Jared and the team have vowed never to change their London Dry formula, having developed it from the glorious traditions of generations of past masters. He describes London Dry gin as “the spirit of England”- rather like whiskey’s relationship with Scotland.
Nonetheless, when Sipsmith agreed to make a bespoke gin for the iconic Raffles Hotel in Singapore to mark the 100th anniversary of the Singapore Sling, Jared set out to create a classic London Dry with a blend of botanicals from Asia including jasmine flower, pomelo peel, lime leaf, lemongrass and nutmeg. With Sam Galsworthy being the great, great, great nephew of Sir Stamford Raffles, the founder of modern Singapore, this was a venture which was meant to be.
With Sipsmith creating their ‘Sipping Society’ in 2015, Jared and the growing team of Sipsmith distillers continue to experiment with ingredients to create limited-edition tasting experiences. He is particularly proud of his latest creation, Distiller’s Garden, due for launch in 2023. The botanicals were carefully chosen from his own, lovingly-tended garden near Bath, with homegrown lemon verbena, coriander, orris root, angelica and liquorice in the mix.
Jared strongly believes the craft gin movement will continue to thrive. While he expects to see shrinkage amongst some of the brands striving to be international players, he sees a bright future for quality local distillers.
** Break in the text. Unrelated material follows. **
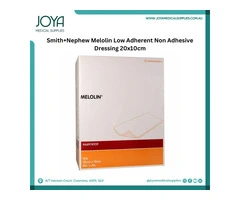 Smith+Nephew Melolin Low Adherent Non Adhesive Dressing 20x10cm | Australia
“We live in a globalised culture where you can buy the same rum and coke in nearly every bar on the planet; the ultimate, affordable luxury is something local, which is unavailable elsewhere,” he explains.
“It’s time for all of us to earn our sales now,” he adds. “It has never been more important for there to be consumer education and outreach as well as regulation of the category, so people don’t hate gin because the first thing they tasted was a terrible facsimile of gin.
“That makes The Gin Guild more important than ever on so many levels. There are so many people interested in gin and so many opportunities for consumer education,” he says, praising the Guild’s Gin-Note initiative. “Plus, we need to work with the on-trade and the off-trade to keep promoting quality products.
“Distillers too need an information source for defining the parameters of gin, guiding new distilleries and pointing them in the right direction to understand this beautiful spirit.
“Sam, Fairfax and I understood from the start that building the category is important. If someone goes out and has a bad gin, their next drink won’t be another gin, it will be a beer or a wine.
“Our competition is the multi-national beer companies, some of whom have put more emphasis on accounting and marketing than flavour considerations. If they lose 1% per year, the entire craft gin movement can continue to grow without stealing business from each other.”